Sen. Sherrod Brown (D-Ohio) said Tuesday he has no plans to meet with President Trump during the president’s planned visit to Ohio following a Sunday shooting in Dayton that killed nine people.
“I will not be there with him. I don’t have any interest because of what he’s done on this, total unwillingness to address the issue of guns, his racist rhetoric,” Brown told Sirius XM host Joe Madison.
“I don’t know what he’s going to say and do there. I mean, I welcome him to the state in some sense, but not about this,” he said.
{mosads}Brown told Madison his constituents were far more interested in concrete action against gun violence, citing chants of “do something” during a speech by Gov. Mike DeWine (R) at a vigil Sunday.
“I don’t know what the president’s doing there. I hope he apologizes for his racist rhetoric and his divisive tones,” Brown added.
The Ohio senator said “the best thing” the president could do would be to instruct Senate Majority Leader Mitch McConnell (R-Ky.) to bring the Senate back into session to pass a bill mandating universal background checks, echoing remarks he made on CBS’s “Face the Nation” Sunday.
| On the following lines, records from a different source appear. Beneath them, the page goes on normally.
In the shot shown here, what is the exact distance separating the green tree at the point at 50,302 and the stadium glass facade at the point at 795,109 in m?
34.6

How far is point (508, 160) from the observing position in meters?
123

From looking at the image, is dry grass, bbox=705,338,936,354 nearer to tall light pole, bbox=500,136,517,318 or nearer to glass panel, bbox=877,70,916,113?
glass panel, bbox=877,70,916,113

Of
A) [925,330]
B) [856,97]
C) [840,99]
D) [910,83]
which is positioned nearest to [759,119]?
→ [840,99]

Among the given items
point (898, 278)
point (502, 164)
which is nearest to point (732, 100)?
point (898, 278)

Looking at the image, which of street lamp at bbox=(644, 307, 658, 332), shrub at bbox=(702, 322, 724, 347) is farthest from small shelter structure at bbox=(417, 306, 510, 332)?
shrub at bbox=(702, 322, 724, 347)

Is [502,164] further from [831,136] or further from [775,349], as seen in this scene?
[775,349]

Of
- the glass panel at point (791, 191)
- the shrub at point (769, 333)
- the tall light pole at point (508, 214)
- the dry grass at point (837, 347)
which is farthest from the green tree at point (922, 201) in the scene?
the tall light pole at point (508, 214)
Other Ohio and Texas elected officials have also been cool on Trump’s planned visit, with Dayton Mayor Nan Whaley (D) saying she plans to tell him “how unhelpful” he’s been.
“What do you see in D.C.? You see a lot of nothing happening on a lot of stuff and common sense gun reform is definitely an example where nothing’s happened,” she said Tuesday.
Rep. Veronica Escobar (D-Texas), meanwhile, whose district includes part of El Paso, said Monday that Trump was not welcome in the city.
“He should not come here while we are in mourning,” Escobar said on MSNBC’s “Morning Joe.”